<= 20 lines Java code. Beats 100%!!

• Thanks to @Pepsi's solution of 327. Count of Range Sum. My code below is so similar with the one Pepsi posted here.

@Chidong's solution with BST is really impressive, but I think because it may not be a balanced tree, his solution maybe not strictly O(nlogn), but merge sort can do it with worst case time complexity in O(nlogn), so that my solution could beat 100%. That's just my guess. please let me know if I am wrong.

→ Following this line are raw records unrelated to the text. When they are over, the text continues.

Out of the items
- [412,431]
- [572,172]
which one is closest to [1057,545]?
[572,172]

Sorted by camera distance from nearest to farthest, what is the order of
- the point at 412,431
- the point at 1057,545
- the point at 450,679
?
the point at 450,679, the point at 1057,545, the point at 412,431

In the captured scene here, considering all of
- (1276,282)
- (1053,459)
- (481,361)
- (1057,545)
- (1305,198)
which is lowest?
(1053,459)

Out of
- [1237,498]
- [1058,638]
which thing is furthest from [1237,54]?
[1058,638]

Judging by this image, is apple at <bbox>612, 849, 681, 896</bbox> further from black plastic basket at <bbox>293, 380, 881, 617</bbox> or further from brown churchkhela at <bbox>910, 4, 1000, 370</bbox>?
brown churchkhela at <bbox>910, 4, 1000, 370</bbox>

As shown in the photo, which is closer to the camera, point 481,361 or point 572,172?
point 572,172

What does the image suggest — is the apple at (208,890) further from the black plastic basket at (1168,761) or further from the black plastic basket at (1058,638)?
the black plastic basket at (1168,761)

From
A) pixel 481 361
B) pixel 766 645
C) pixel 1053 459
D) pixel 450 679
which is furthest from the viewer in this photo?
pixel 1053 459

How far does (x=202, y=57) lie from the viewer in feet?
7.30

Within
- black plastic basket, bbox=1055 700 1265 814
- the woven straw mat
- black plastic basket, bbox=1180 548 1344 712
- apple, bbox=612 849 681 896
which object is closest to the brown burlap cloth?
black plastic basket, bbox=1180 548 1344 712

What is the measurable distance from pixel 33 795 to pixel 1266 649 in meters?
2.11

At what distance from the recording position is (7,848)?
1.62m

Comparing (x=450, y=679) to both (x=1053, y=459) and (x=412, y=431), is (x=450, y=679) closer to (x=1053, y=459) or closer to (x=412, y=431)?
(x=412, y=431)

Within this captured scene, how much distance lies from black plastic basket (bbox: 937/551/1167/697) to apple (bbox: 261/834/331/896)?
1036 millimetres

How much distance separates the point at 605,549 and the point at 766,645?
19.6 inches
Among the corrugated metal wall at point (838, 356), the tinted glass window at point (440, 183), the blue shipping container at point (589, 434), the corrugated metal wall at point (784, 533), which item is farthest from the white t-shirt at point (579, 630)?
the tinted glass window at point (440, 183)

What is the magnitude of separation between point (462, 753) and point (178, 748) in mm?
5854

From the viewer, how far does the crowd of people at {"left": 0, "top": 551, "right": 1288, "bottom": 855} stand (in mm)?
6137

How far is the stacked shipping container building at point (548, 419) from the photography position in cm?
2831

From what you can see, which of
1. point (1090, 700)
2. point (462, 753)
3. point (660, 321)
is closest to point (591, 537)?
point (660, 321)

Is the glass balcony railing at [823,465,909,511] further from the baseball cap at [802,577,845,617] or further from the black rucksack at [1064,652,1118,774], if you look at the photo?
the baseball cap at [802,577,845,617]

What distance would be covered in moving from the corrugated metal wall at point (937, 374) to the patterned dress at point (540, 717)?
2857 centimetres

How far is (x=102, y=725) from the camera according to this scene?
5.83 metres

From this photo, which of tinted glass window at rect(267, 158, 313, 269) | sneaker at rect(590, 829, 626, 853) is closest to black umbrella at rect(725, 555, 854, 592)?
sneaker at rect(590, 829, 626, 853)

``````public class Solution {
public int reversePairs(int[] nums) {
if (nums == null || nums.length == 0) return 0;
return mergeSort(nums, 0, nums.length - 1);
}
private int mergeSort(int[] nums, int l, int r) {
if (l >= r) return 0;
int mid = l + (r - l)/2;
int count = mergeSort(nums, l, mid) + mergeSort(nums, mid + 1, r);
int[] cache = new int[r - l + 1];
int i = l, t = l, c = 0;
for (int j = mid + 1; j <= r; j++, c++) {
while (i <= mid && nums[i] <= 2 * (long)nums[j]) i++;
while (t <= mid && nums[t] < nums[j]) cache[c++] = nums[t++];
cache[c] = nums[j];
count += mid - i + 1;
}
while (t <= mid) cache[c++] = nums[t++];
System.arraycopy(cache, 0, nums, l, r - l + 1);
return count;
}
}
``````

• Nice solution, impressive with optimizations

• Same idea of doing sort and count at the same time. Here is my implementation.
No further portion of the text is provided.